July 24th, 2009 - Words, Words, Words

I suspect they are building snowmen in Hell at the moment because I had a really bad Apple Store experience.

You see, I decided to get an iPhone.

I’m not a gadget kind of guy. I have a cell phone that gives me 1000 minutes of talk time every year for $100. I ended last year with 993 minutes left. But I’ve always had this fantasy of going to a yard sale, seeing something interesting and then being able to whip out my phone right there and check eBay for the value. I imagine myself finding extra copies of the US Constitution and previously undiscovered art by Leonard da Vinci with my internet-enable phone. So I went to the Apple Store to make my fortune.

During my first visit to the Apple Store in the middle of workday I was unable to buy an iPhone. I only had a lunch hour to spend and I ended up waiting 45 minutes just to talk to someone who could help me. There was no line, there was just no hurry on anyone’s part. I signed up with two different teeny-bopper “concierges” and eventually was helped by a young overly laid-back guy wearing a large cross around his neck named Dave.

I told Dave I wanted an iPhone but had some questions. He nodded silently. I asked about the cell phone plan, about coverage, about termination fees and other cell phone sort of questions. He couldn’t answer a single one. He kept saying, “Oh, that’s AT&T, not us.” Undaunted I went ahead and agreed to buy an iPhone anyway. He pulled out a little handheld computer that clearly wasn’t made by Apple and started tapping away, asking questions, running my credit card, and generally doing his retail thing. All was going well until he told me the phone number of the new iPhone.

“What? That area code is like 30 miles away from here. I want something local.”

“Oh, sorry, I can’t do anything about it. That’s AT&T.”

“Can the guys at the AT&T store help me? I don’t want to be charged for changing a number I just bought from you.”

Dave didn’t know. My hour was long gone. I told Dave to forget the iPhone, cancel my order and that I was going to go ask my questions at the AT&T store in the mall. When all was said and done I had wasted two hours of my lunch break (it’s good to be a manager) and walked away with no iPhone.

But I still wanted the damn thing. Several days later I went back to the same mall and straight to the AT&T store. I asked my questions and got my answers. Then I went to the Apple store and…waited again.

For a retail store that has a “Genius bar” a “concierge” service and witty ads featuring how cool and easy to use Apple products are it’s pretty stunning at how poorly they’ve learned to manage customers. During my wait time I wandered around the store and started to pay attention to what was going on around me. At the Genius Bar I watched a “genius” insult a customer’s intelligence and talk down to another customer. While walking around I saw several people come into the store, wander around for ten minutes, ask aloud how to get help and then left when they couldn’t figure it out. I watched the Concierge girls spend a lot of time chatting about high school and complaining about their parents.

------------

GIVEN EXERCISE A: Print the Apple Store post from "I’m not a gadget" up to and including "make my fortune.".
GIVEN EXERCISE B: In the Apple Store post, how long did the writer wait on the first visit before getting to talk to someone who could help?
The entries that follow are separate material with no connection to the Apple Store post.

------------

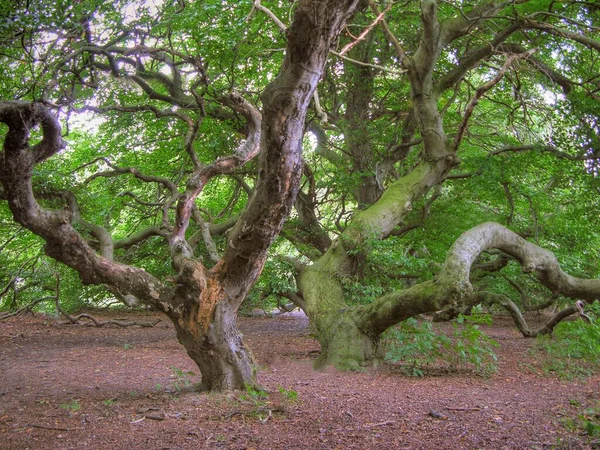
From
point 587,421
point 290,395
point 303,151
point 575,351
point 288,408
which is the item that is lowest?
point 288,408

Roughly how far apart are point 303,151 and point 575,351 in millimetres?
4666

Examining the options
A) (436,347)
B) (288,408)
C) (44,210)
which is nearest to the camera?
(44,210)

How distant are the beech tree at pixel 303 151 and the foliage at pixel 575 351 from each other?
0.78 metres

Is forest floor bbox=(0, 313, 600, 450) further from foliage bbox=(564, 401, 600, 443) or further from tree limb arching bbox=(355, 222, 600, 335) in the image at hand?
tree limb arching bbox=(355, 222, 600, 335)

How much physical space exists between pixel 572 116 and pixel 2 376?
357 inches

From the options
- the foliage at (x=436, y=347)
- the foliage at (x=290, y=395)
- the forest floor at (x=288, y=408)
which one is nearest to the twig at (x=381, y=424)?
the forest floor at (x=288, y=408)

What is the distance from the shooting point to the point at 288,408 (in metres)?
4.48

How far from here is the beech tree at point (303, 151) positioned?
432 centimetres

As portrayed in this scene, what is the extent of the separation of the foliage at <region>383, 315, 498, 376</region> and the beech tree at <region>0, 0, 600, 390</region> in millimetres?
375

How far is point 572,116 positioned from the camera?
8.59 meters

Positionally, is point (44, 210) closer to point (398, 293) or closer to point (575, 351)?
point (398, 293)

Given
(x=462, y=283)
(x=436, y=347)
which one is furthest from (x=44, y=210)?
(x=436, y=347)

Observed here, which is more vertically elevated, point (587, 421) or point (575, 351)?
point (575, 351)

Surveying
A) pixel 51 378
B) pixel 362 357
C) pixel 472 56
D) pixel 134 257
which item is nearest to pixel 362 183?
pixel 472 56
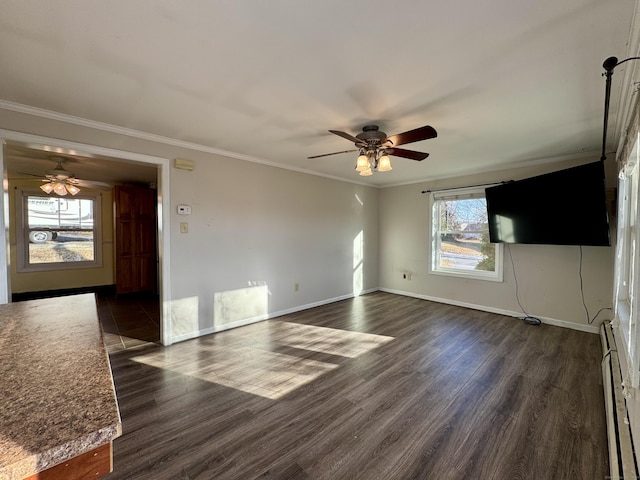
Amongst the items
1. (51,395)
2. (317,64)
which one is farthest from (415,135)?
(51,395)

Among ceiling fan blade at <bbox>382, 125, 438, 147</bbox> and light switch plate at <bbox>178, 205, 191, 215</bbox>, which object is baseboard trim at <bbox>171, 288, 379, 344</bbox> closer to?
light switch plate at <bbox>178, 205, 191, 215</bbox>

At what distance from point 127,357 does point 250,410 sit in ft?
5.79

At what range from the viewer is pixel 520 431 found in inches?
74.8

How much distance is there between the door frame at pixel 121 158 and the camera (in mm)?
2412

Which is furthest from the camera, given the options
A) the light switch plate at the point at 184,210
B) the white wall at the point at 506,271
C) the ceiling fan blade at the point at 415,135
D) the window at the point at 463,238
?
the window at the point at 463,238

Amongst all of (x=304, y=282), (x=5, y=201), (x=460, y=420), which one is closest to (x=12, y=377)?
(x=460, y=420)

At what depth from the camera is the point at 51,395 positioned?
736mm

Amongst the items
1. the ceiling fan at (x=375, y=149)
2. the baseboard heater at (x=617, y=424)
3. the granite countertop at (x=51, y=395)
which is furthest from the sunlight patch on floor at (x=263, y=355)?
the ceiling fan at (x=375, y=149)

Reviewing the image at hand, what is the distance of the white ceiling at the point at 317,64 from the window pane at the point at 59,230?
4288 mm

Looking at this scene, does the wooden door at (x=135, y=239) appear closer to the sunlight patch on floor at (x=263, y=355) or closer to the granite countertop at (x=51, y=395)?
the sunlight patch on floor at (x=263, y=355)

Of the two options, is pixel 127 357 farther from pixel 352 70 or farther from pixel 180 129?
pixel 352 70

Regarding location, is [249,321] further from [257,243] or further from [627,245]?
[627,245]

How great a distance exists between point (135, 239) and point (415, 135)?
586 centimetres

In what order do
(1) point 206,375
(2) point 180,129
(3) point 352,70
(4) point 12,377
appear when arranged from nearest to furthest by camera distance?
(4) point 12,377 → (3) point 352,70 → (1) point 206,375 → (2) point 180,129
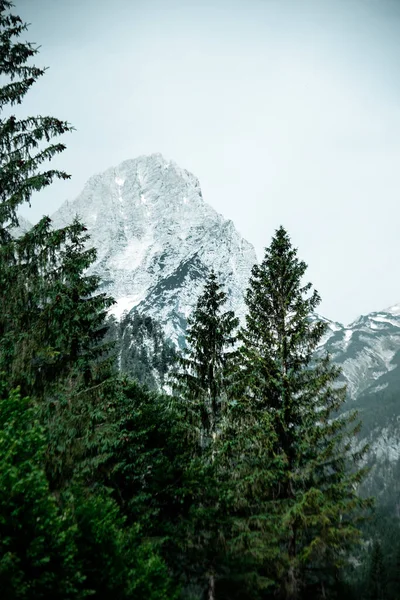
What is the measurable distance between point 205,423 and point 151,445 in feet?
18.6

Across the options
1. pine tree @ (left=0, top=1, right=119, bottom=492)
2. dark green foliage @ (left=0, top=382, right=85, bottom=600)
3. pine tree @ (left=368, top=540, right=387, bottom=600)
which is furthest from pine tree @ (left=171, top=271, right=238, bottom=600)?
pine tree @ (left=368, top=540, right=387, bottom=600)

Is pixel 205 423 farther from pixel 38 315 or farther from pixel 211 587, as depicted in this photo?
pixel 38 315

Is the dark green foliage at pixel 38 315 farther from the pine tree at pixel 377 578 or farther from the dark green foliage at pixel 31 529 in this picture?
the pine tree at pixel 377 578

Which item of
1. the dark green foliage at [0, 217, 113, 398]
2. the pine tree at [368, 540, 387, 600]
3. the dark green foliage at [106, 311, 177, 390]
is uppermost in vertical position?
the dark green foliage at [106, 311, 177, 390]

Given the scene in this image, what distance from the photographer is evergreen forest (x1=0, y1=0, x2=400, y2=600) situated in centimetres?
746

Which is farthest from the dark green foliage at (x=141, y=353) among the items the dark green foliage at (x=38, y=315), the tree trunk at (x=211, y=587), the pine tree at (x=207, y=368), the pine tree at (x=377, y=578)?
the pine tree at (x=377, y=578)

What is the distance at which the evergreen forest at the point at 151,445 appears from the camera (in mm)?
7461

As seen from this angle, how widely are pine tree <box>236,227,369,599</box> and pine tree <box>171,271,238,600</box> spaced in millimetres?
1798

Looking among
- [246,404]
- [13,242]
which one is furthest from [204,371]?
[13,242]

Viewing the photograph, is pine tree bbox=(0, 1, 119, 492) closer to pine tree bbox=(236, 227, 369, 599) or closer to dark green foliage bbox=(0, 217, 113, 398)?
dark green foliage bbox=(0, 217, 113, 398)

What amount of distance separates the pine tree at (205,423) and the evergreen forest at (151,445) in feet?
0.27

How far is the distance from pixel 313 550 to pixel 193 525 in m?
6.38

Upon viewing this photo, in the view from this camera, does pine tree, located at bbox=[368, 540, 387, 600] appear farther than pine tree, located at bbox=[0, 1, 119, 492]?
Yes

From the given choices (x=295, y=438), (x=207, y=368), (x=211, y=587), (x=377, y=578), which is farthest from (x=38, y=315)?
(x=377, y=578)
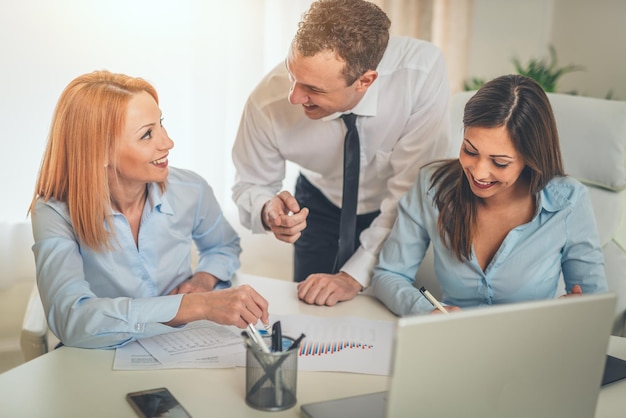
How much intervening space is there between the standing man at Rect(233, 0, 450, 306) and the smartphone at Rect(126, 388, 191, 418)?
1.62ft

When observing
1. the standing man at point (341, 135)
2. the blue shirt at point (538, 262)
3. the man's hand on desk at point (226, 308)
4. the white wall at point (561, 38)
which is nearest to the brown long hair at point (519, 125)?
the blue shirt at point (538, 262)

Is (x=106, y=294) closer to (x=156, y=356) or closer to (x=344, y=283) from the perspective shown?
(x=156, y=356)

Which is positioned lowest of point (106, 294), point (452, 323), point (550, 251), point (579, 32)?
point (106, 294)

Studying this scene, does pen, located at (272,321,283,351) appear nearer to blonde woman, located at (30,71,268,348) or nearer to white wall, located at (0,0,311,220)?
blonde woman, located at (30,71,268,348)

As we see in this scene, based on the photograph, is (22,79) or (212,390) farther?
(22,79)

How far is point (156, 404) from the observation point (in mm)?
1069

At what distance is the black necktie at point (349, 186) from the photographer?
1806 millimetres

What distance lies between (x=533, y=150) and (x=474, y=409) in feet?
2.29

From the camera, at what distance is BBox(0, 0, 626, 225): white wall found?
7.93ft

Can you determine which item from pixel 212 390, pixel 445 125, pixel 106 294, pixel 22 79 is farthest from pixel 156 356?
pixel 22 79

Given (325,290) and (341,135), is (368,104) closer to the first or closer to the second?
(341,135)

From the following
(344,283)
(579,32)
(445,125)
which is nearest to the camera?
(344,283)

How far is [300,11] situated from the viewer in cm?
281

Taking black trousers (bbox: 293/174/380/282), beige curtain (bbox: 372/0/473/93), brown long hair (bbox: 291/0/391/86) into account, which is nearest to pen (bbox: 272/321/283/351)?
brown long hair (bbox: 291/0/391/86)
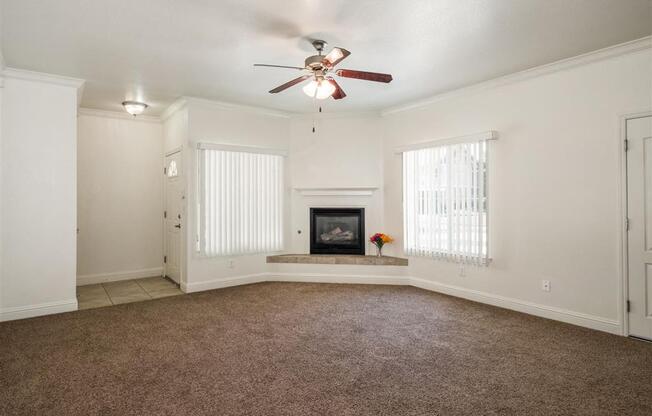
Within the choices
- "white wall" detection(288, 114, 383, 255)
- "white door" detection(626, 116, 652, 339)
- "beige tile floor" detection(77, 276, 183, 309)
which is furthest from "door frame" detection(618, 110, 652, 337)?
"beige tile floor" detection(77, 276, 183, 309)

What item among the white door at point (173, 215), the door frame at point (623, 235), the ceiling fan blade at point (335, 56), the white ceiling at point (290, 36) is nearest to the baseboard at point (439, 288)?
the door frame at point (623, 235)

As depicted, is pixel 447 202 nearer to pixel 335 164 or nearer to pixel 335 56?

------------

FINAL RESULT A:
I’m not a gadget kind of guy. I have a cell phone that gives me 1000 minutes of talk time every year for $100. I ended last year with 993 minutes left. But I’ve always had this fantasy of going to a yard sale, seeing something interesting and then being able to whip out my phone right there and check eBay for the value. I imagine myself finding extra copies of the US Constitution and previously undiscovered art by Leonard da Vinci with my internet-enable phone. So I went to the Apple Store to make my fortune.

FINAL RESULT B: 45 minutes.